Given problem – Reproduce the passage of the school bond election article below from "Those were the voters CPS" up to and including "message to vote.".

Passage to read –
━━━━━━━━━━━━━━━━
CPS can thank a small turnout


Analysis

By Howard Wilkinson
The Cincinnati Enquirer

All Cincinnati Public Schools officials had to do to get their $480 million bond issue passed the second time around was to thin out the electorate.

The difference between losing a general election campaign in November on a crowded ballot and winning a May contest - where most voters had only one hole to punch on the ballot cards - came down to numbers.

A lot fewer people voted Tuesday than voted in the general-election campaign last fall - about 47,000 compared with the 90,000 who cast ballots in the fall and defeated the school bond issue by a scant 611 votes.

After it was all over Tuesday night and the school bond issue had passed unofficially by 2,166 votes, Brewster Rhoads - the longtime Cincinnati political strategist who helped CPS run both the fall and spring campaigns - shouted into his cell phone, over the din of a CPS victory celebration, one of the great truisms of politics:

"It's a whole lot easier to target your voters in a small-turnout election."

In other words, find people you are certain will vote with you, light a fire under them and keep your fingers crossed that it will slip the minds of the opposition that there is an election going on.

The turnout Tuesday was 21 percent countywide, which, strange as it seems, is a fairly high number for a spring primary election in an odd-numbered year, when there is little else on the ballot.

But it was far smaller than in November, when voters turned out to cast ballots on a whole raft of races and issues.

Last fall, the areas of the Cincinnati school district with the highest home-ownership rates - 62 percent in Cheviot and 87 percent in Green Township - voted nearly 4-to-1 against a bond issue that will take about $135 annually out of the pocket of a property owner whose home is worth $100,000.

They did nearly the same Tuesday, but not with the high turnout numbers that dwarfed that of the inner-city wards in Cincinnati, where homeownership percentages are low and most children will end up attending the new public-school buildings the bond issue will build.

For example, some election officials said turnout in neighborhoods like Roselawn, Avondale and Evanston - all predominantly black areas of the city - was higher than the district average.

Those were the voters CPS targeted, and targeted hard. Those were the voters who, for the past several weeks, could hardly avoid the school bond issue campaign.

"This wasn't won with a couple of TV spots," Rhoads said.

"This was won with shoe leather."

Targeted voters were inundated with messages from the pro-bond-issue campaign, even if they never turned on their television sets.

The bond issue campaign committee mailed 324,000 pieces of direct mail to targeted voters and made 119,000 phone calls to the same people, while volunteers knocked on 58,000 doors.

Tuesday, the campaign committee had 60 volunteers on the streets of the district, along with four sound trucks blaring out a message to vote.

"We found our people and got them to the polls," Rhoads said. "The others stayed home."
━━━━━━━━━━━━━━━━
Given entries –

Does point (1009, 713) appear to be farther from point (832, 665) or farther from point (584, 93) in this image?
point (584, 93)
━━━━━━━━━━━━━━━━
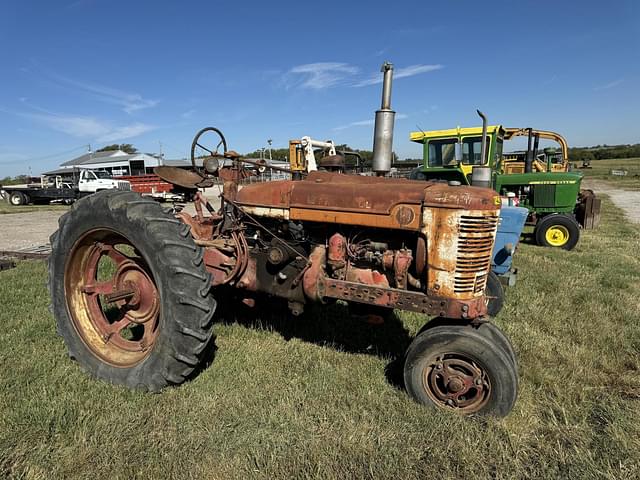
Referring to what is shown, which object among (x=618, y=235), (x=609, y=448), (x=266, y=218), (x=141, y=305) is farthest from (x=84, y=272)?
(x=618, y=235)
━━━━━━━━━━━━━━━━
Solution to the exercise –
Those were the voters CPS targeted, and targeted hard. Those were the voters who, for the past several weeks, could hardly avoid the school bond issue campaign.

"This wasn't won with a couple of TV spots," Rhoads said.

"This was won with shoe leather."

Targeted voters were inundated with messages from the pro-bond-issue campaign, even if they never turned on their television sets.

The bond issue campaign committee mailed 324,000 pieces of direct mail to targeted voters and made 119,000 phone calls to the same people, while volunteers knocked on 58,000 doors.

Tuesday, the campaign committee had 60 volunteers on the streets of the district, along with four sound trucks blaring out a message to vote.